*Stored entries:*

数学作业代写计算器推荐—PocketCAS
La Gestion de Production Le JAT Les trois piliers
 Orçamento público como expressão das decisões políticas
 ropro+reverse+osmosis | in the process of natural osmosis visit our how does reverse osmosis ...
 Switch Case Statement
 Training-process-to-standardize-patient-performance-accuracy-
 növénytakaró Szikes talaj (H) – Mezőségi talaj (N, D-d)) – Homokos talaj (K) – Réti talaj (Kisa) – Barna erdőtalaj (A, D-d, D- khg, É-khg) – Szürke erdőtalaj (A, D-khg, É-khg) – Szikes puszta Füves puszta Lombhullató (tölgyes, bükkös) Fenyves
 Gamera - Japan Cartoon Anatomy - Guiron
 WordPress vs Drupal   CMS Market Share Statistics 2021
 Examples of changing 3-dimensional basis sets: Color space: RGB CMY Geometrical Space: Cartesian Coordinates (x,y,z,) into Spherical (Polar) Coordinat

*Task brief:* What you return should be the lines from the start of the data through the line with "Switch Case Statement", quoted exactly and nothing more.

*Solved exercise:*
数学作业代写计算器推荐—PocketCAS
La Gestion de Production Le JAT Les trois piliers
 Orçamento público como expressão das decisões políticas
 ropro+reverse+osmosis | in the process of natural osmosis visit our how does reverse osmosis ...
 Switch Case Statement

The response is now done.